Catalysts 2019, 9(3), 214; https://doi.org/10.3390/catal9030214

by Tomasz K. Olszewski¹

, Pauline Adler²

and Claude Grison^2,*

Reviewer 1: Anonymous

Reviewer 2: Anonymous

Catalysts 2019, 9(3), 214; https://doi.org/10.3390/catal9030214

Submission received: 18 January 2019 / Revised: 21 February 2019 / Accepted: 21 February 2019 / Published: 26 February 2019

(This article belongs to the Special Issue Fundamentals and Applications of Copper-Based Catalysts)

Round 1

Reviewer 1 Report

This review deals with (i) the use of plants that can concentrate copper (amongst other metals) in polluted water, (ii) how to extract, obtain new copper catalysts and (iii) and the applications of those new eco-copper catalysts in different selected reactions.

The review is really well written and is of high interest for a broad range of researchers since discussion about decontamination of polluted water, characterization of catalyst and their use in known catalytic reactions. All the sections will be helpful to the scientific community.

I just have some minor remarks to further help the future readers :

- Page 2, line 70 : to help the reader, I’ll add a quick definition for rhizofiltration and biosorption.

- Page 3, line 87 - Could you precise why those specific plants in particular ? Does it exist other aquatic plants or non-aquatics that could work as well?

- Page 4, line 130. What I would like to read in a review is some discussion. The method to recover the catalysts is it really easy to handle and to reproduce? Have the authors tried to reproduce it? If yes, they should probably precise if there are any tricks to succeed in the extraction of the Eco-Cu.

- Page 5, line 162. Some discussion could be added for the BET analyses. Why the specific surface area have only been calculated for Eco-Cu3? The Sbet is quite small. A comment will be nice and a comparison with others catalysts described in literature would be interested.

- Page 5, line 183, there is a problem within this sentence.

- Page 5, Table 4, Why FTIR of Eco-Cu4 has not been recorded ?

- Page 6, line 194, “of the catalyst can be”. Be is missing

- Page 7, line 228 and 242, problem in the formatting

- Page 7, scheme 1, for the hydrolysis of parathion, pH is usually important, especially to follow the formation of p-Nitrophenolate. Could the authors precise the pH for this hydrolysis?

- Page 7, line 245, it is figure 2a and not 1a

I have a concern for this reaction. How to be sure that it is only the copper working for the hydrolysis? Has it been tried with other Eco-Cu ?

It is stated that Eco-Cu1 is use for this hydrolysis, but Eco-Cu4 is much richer in copper.
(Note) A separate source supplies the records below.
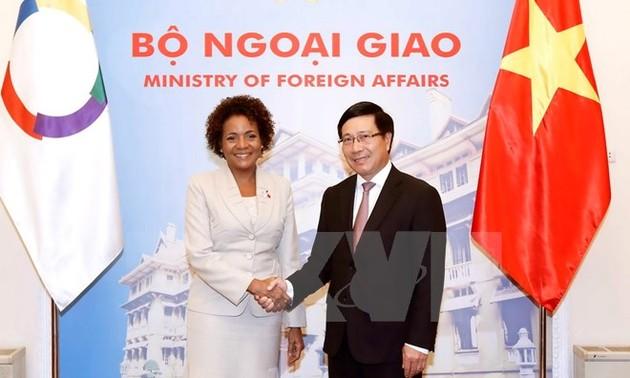 Tăng cường hợp tác giữa Việt Nam và Cộng đồng Pháp ngữ
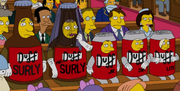 Surly Duff's family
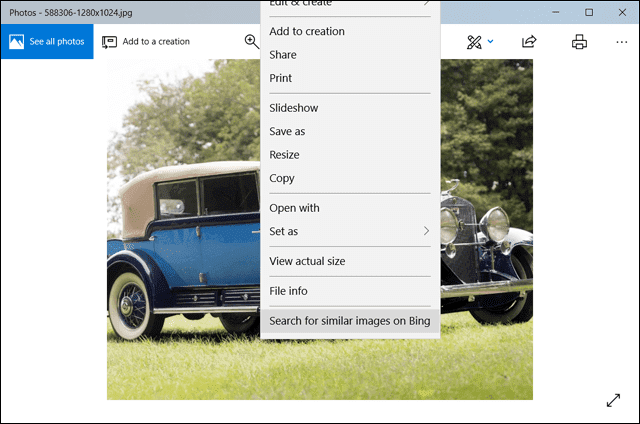 هذه الأشياء المدهشة يقوم بها تطبيق الصور في ويندوز 10 وأنت لم تكن تعرفها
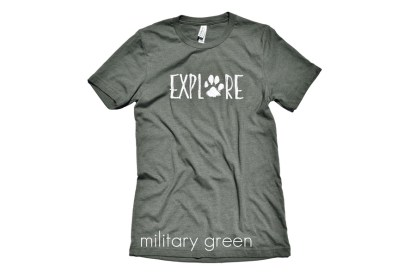 "EXPLORE t-shirt with a paw print for the ""O"" in color military green"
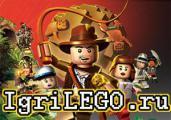 Мир LEGO: значимость в каждой детали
Has it been tried?

- Page 9, line 284, precise what is TBAB

- Page 12, line 354, a space is needed between above and mentioned facts

- Page 12, table 10, a blank reaction with water rich in copper has been ever tested, with no isolation of the Eco-Cu ?

- Page 13, line 407, problem in the number for the recycled catalysts because Eco-Cu4 already exist?

- Page 14, line 409, a comment on the significant level of iron? Where does that come from?

- Page 14, problem in Figure 3

Author Response

Dear Editor,

Please find attached the new version of our previous manuscript, initially submitted under the manuscript number catalysts-439451 in Catalysts. We would like to thank you for giving us the possibility to resubmit our paper, in accordance with your mail of February 18, 2018. We also would like to thank the referees for their comments, which we have read with great care and interest. We believe that we have addressed the referee’s comments and have attached the necessary changes below. We feel these comments and the changes resulting from these have improved the quality of the manuscript.

Reviewers' Comments to Authors:

Reviewer 1:

Comments and Suggestions for Authors

I just have some minor remarks to further help the future readers:

- Page 2, line 70: to help the reader, I’ll add a quick definition for rhizofiltration and biosorption.

Answer: The following two definitions were included in the manuscript text. „Rhizofiltration refers to the approach in which aquatic plant roots are used to purify contaminated water through metabolically mediated process. Whereas biosorption can be defined as the ability of biological materials to accumulate pollutants from wastewater through physicochemical pathways based on different mechanisms including absorption, adsorption, ion exchange, surface complexation or precipitation”

- Page 3, line 87 - Could you precise why those specific plants in particular? Does it exist other aquatic plants or non-aquatics that could work as well?

Answer: When choosing plants two criteria were selected: i) the biomass should be insoluble in water, ii) the structure of biomass should be based on carbon-containing aromatic compounds and contain many carboxylate groups naturally present in the material of plant origin.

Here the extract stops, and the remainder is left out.